La mission de l’ONU n’est pas entièrement négative

Le rôle de l’ONU n’est pas entièrement négatif. Peut-être qu’on leur a trop demandé par rapport à leurs moyens et leur mission dans un pays où l’autorité de l’Etat fait défaut. La mission de l’ONU s’est ainsi parfois substituée à l’Etat là où il n’existe pas, construisant des routes, ponts, prisons, dispensaires…. Son soutien à la période de transition politique fut appréciable. Elle a permis d’atténuer les différentes crises qui ont miné le processus. Elle a recruté et formé du personnel congolais de grande qualité. La Radio Okapi a joué un grand rôle dans l’information et l’unification du pays. Plusieurs Casques bleus ont versé leur sang pour accomplir leur mission. Il faut rappeler qu’après la prise de Goma, le 20 novembre 2012, par le M23 (Mouvement du 23 mars), cette milice armée fut finalement défaite, le 30 octobre 2013, grâce à des pressions exercées par la communauté internationale sur le Rwanda et à la suite d’une contre-offensive fulgurante menée conjointement par les FARDC et la Brigade d’intervention de la MONUSCO.

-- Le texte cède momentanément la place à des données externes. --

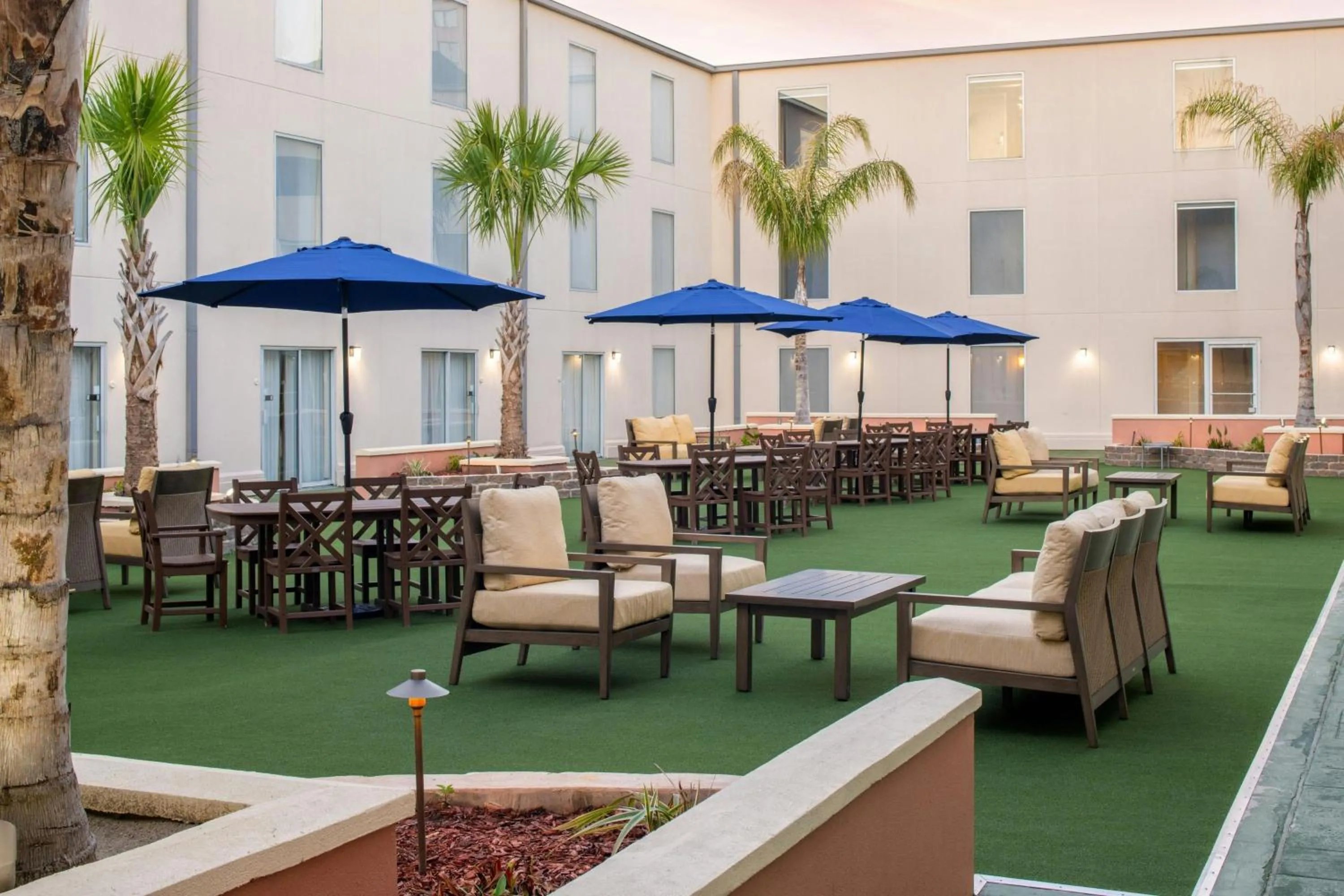 View (from property/room) in SpringHill Suites by Marriott New Orleans Warehouse Arts District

Avec un budget annuel de près de 1,5 milliards de dollars, son poids économique est important. Son effectif qui s’est élevée jusqu’à près de 16.000 personnes a contribué à l’économie nationale par ses consommations dans les magasins, restaurants, hôtels. A ceci, il faut ajouter les loyers payés pour les habitations et autres bâtiments. Tout ceci, constituera un manque à gagner pour la population. Du fait de l’absence de la MONUSCO, certaines ONG (Organisation non gouvernementale) vont mettre fin à leurs activités dans certaines parties du pays à cause de l’insécurité. Le retrait de la MONUSCO survient alors que l’Est du pays est toujours en proie à des violences orchestrées par le M23. Après le non-renouvellement par le gouvernement, le 8 décembre 2023, du mandat de la force régionale déployée par l’EAC (Communauté d’Afrique de l’Est) à cause de son inefficacité à combattre les rebelles, des troupes de la SADC (Conférence de coordination pour le développement de l’Afrique australe) sont venues à la rescousse pour imposer la paix dans l’Est du pays. Ceci avait été décidé le 8 mai 2023 lors du Sommet des chefs d’Etat à Windhoek (Namibie). L’Afrique du Sud, le Malawi et la Tanzanie s’étaient engagés à cet effet. Mais si la situation sécuritaire continue à se détériorer, la communauté internationale craint que la RD Congo ne demande le retour d’une autre mission de l’ONU.

Une nouvelle mission coûtera plus cher et il n’est pas sûr de trouver des financements et des troupes. La seule option qui reste est la négociation d’une formule de paix dans la région. Ce qui sera difficile à faire admettre au peuple congolais.